* GIVEN PASSAGE
HOA, Condo Community Associations begin to assess damage from Hurricane Harvey

By Deborah Goonan, Independent American Communities

 

 

As remnants of Hurricane Harvey move out of Texas and toward Louisiana, local media are beginning to report on the devastation.

Owners of property in association-governed, common interest communities face a double whammy in terms of repairing and rebuilding. They face extensive clean up and loss of common property and association-managed infrastructure in addition to personal loss of their own homes and belongings. Condo units in multifamily buildings are, of course, inseparable from common infrastructure.

FEMA has been struggling to maintain financial solvency for more than a decade. See the following GAO report summary here.

After Hurricane Sandy hit the mid-Atlantic coastline, property owners faced great difficulty getting flood insurance payouts, and many were never made whole.

* SUPPLIED INFORMATION
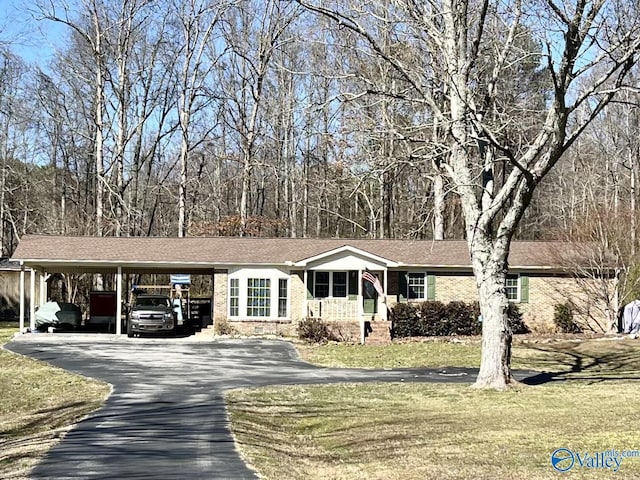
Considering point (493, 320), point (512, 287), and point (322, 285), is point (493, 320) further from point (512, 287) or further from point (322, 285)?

* SHORT PROBLEM 1
Revise the Hurricane Harvey article from "As remnants of" to "report summary here.", replacing "double whammy" with "twofold burden".
* SHORT PROBLEM 2
According to the Hurricane Harvey article, why do owners of property in association-governed communities face a double whammy in repairing and rebuilding? Answer in one to three sentences.
The listing has no connection to the Hurricane Harvey article.

* WRITTEN ANSWER 1
As remnants of Hurricane Harvey move out of Texas and toward Louisiana, local media are beginning to report on the devastation.

Owners of property in association-governed, common interest communities face a twofold burden in terms of repairing and rebuilding. They face extensive clean up and loss of common property and association-managed infrastructure in addition to personal loss of their own homes and belongings. Condo units in multifamily buildings are, of course, inseparable from common infrastructure.

FEMA has been struggling to maintain financial solvency for more than a decade. See the following GAO report summary here.

* WRITTEN ANSWER 2
They must deal with extensive cleanup and the loss of common property and association-managed infrastructure. They also suffer the personal loss of their own homes and belongings.